+++ RECORDS FOR THE EXERCISE

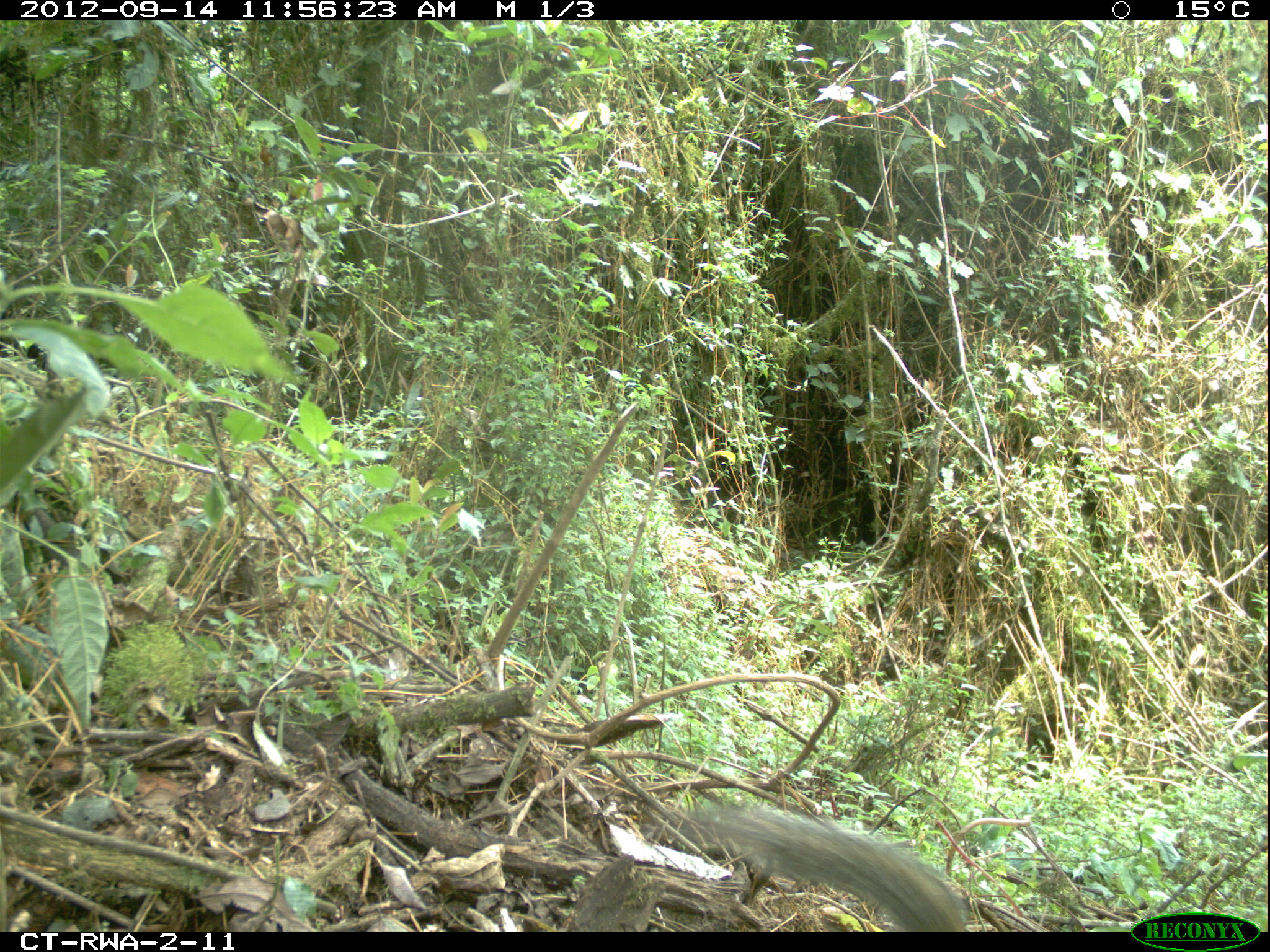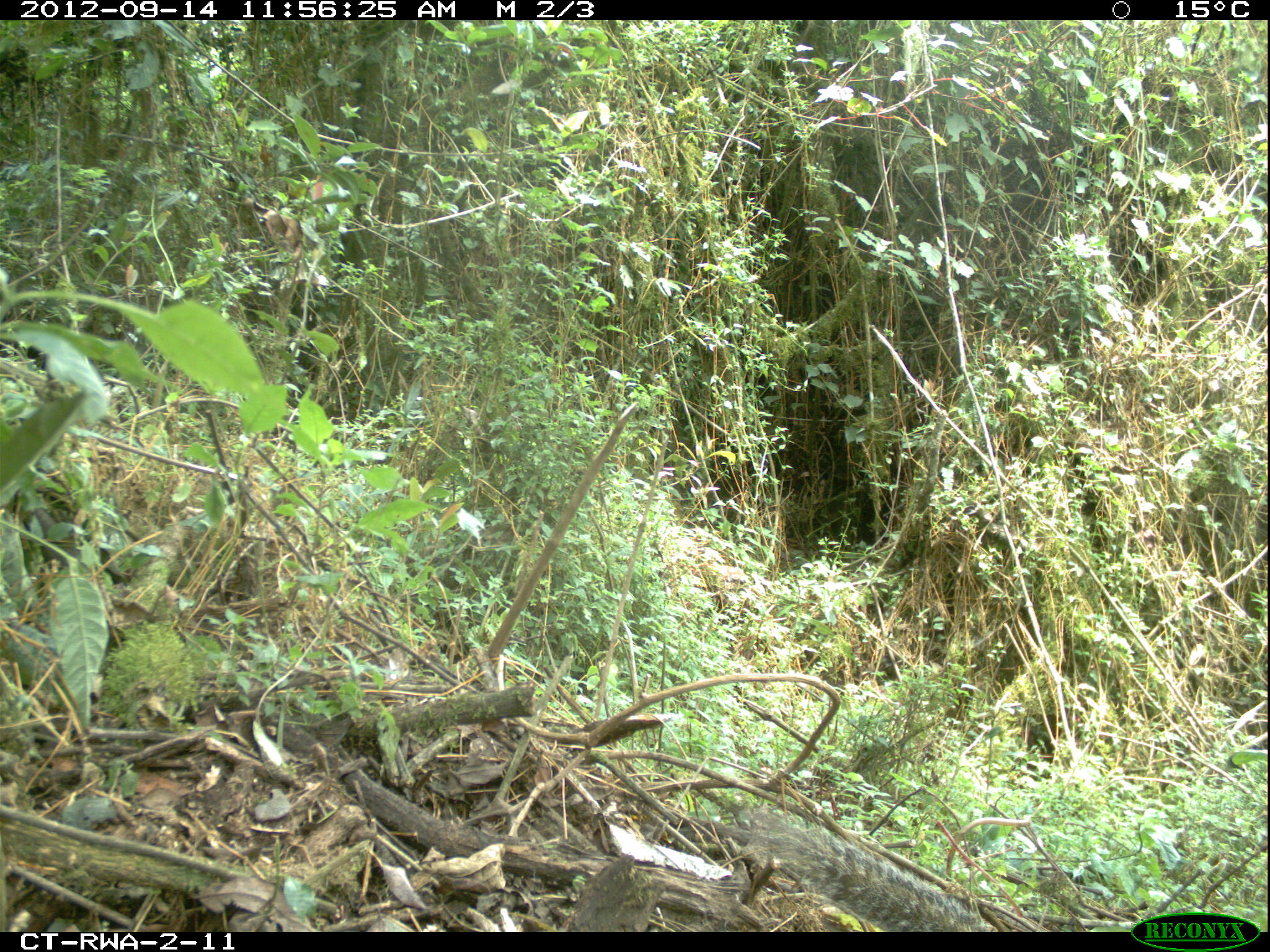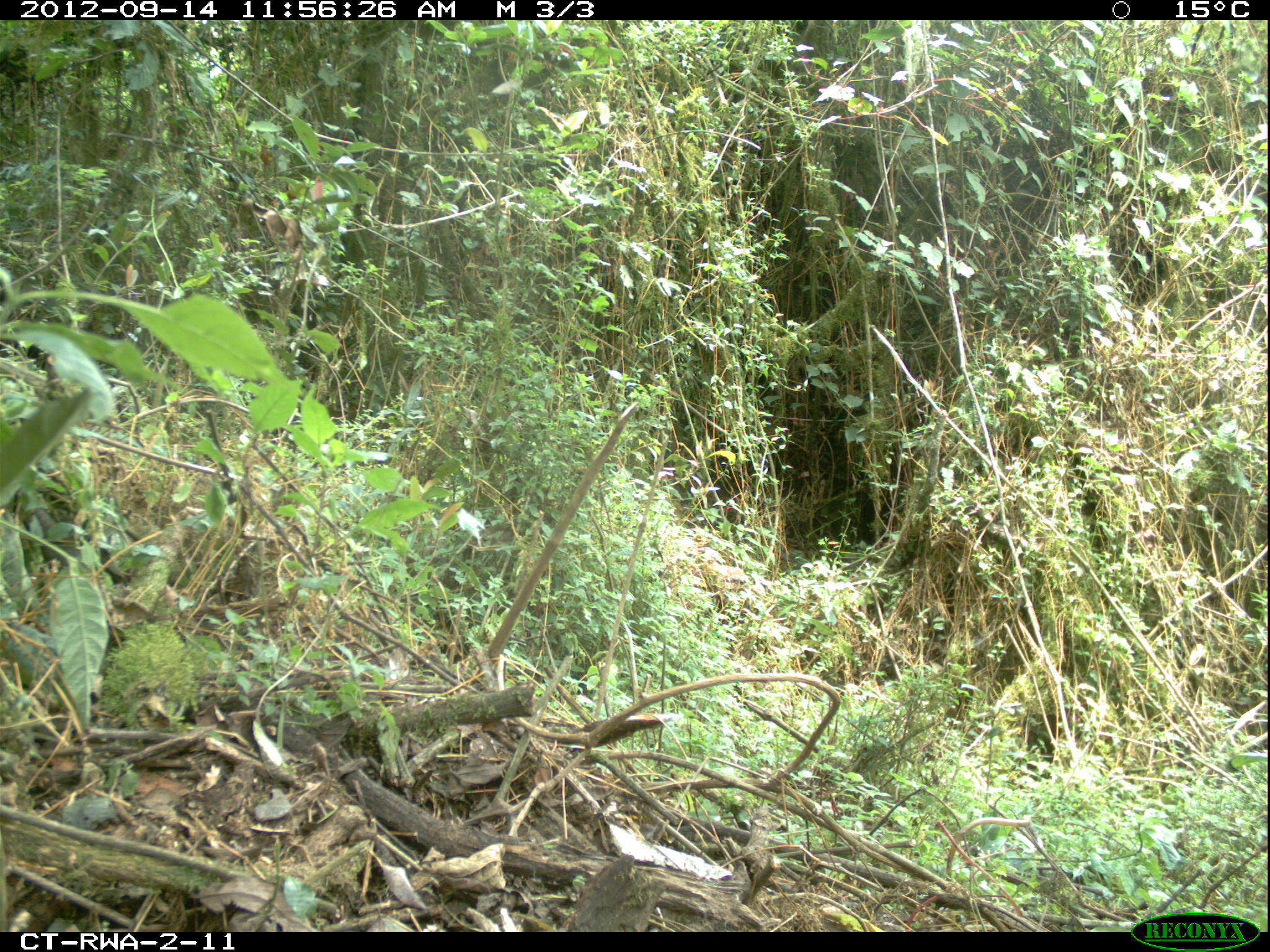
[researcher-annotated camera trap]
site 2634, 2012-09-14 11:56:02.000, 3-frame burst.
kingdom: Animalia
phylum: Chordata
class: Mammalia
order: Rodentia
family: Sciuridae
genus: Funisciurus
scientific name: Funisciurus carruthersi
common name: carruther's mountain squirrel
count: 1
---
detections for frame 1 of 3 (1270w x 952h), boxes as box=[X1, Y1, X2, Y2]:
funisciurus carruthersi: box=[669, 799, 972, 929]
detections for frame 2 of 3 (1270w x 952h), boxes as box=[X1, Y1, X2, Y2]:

++++++

ACTIVITY:
A verbatim copy of the data, free of pictures, is the expected answer.

COMPLETED EXERCISE:
[researcher-annotated camera trap]
site 2634, 2012-09-14 11:56:02.000, 3-frame burst.
kingdom: Animalia
phylum: Chordata
class: Mammalia
order: Rodentia
family: Sciuridae
genus: Funisciurus
scientific name: Funisciurus carruthersi
common name: carruther's mountain squirrel
count: 1
---
detections for frame 1 of 3 (1270w x 952h), boxes as box=[X1, Y1, X2, Y2]:
funisciurus carruthersi: box=[669, 799, 972, 929]
detections for frame 2 of 3 (1270w x 952h), boxes as box=[X1, Y1, X2, Y2]:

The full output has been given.